捻った上半身をバネとして剣を横に振り回しただけだ。しかし、剣速は凄まじく突風を撒き散らす。大理石で出来た壁など両手剣の障害などにならず、剣が吸い込まれていく。大理石に邪魔されず、さらに剣速が上がっていく。木製の扉も両手剣は横一線に薙いでいき、そのまま、次の大理石の壁も何の抵抗も無く剣を通し、両手剣はウォンを一周した。大広間からは、五つの悲鳴が聞こえた。
「よし、終わり。まあまあだな。もういいぞ」
両手剣にはべっとりとどす黒い血がついている。
つまり、ウォンは壁ごと敵を切り裂いたということか。壁や扉には一条の剣筋のみでヒビすら入っていない。両手剣が通り抜けた痕のみが開いている。恐るべき技量。両手剣で壁を斬れば、普通は壁を吹き飛ばす。剣筋のみを斬るなんて芸当は魔法が掛かった剣でも普通は出来ない。やはり、ウォンは化け物だ。
ウォンは、両手剣の血を拭い、装備を普段通りに戻す。
いつの間にかロリが扉の剣筋の隙間から大広間を覗いていた。
「うわー、人だけが斬れて倒れてる。柱とかには傷がついてないや」
その言葉に好奇心が湧いてくる。一体向こう側はどうなっているんだ。気配は一つだけになっている。私のリクエスト通り一人残してくれた様だ。だが、最初の気配より弱っている。どこか斬られたか。
他には気配が無い。大広間に出ても問題ないだろう。
扉は、上下別れて問題なく開いた。両手剣で斬られたにも関わらず、蝶番どころか扉自体歪んでいないということか。
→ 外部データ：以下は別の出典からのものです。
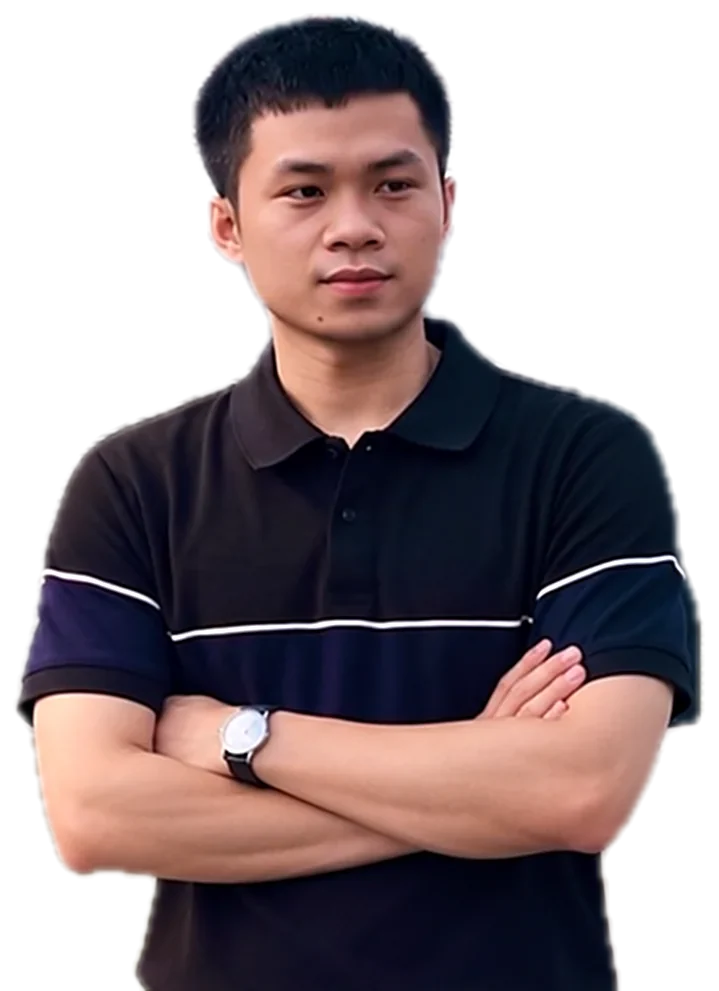 Quang Đại, người đồng hành cùng Hữu Long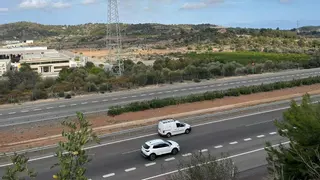 La Vall d'Uixó completa un trámite decisivo en la ampliación del polígono Belcaire C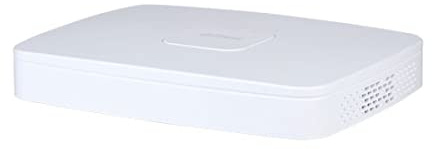 DAHUA XVR4108C DVR 8 channel Penta-brid, 1 HDMI port, 1 VGA port, 1 HDD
さすがに、この技はブラフォードにも理解出来た様だ。顎が外れて、放心している。しばらく、用は無い。そのままにしておくか。
「ねぇ、ウォン。今の技は何て言う名なの?」
真面目な顔でウォンが返事を返してくる。本気で言っている。
聞いた私が馬鹿でした。相変わらず、ウォンの技量は底が見えない。冗談じゃないのが、恐ろしい男だ。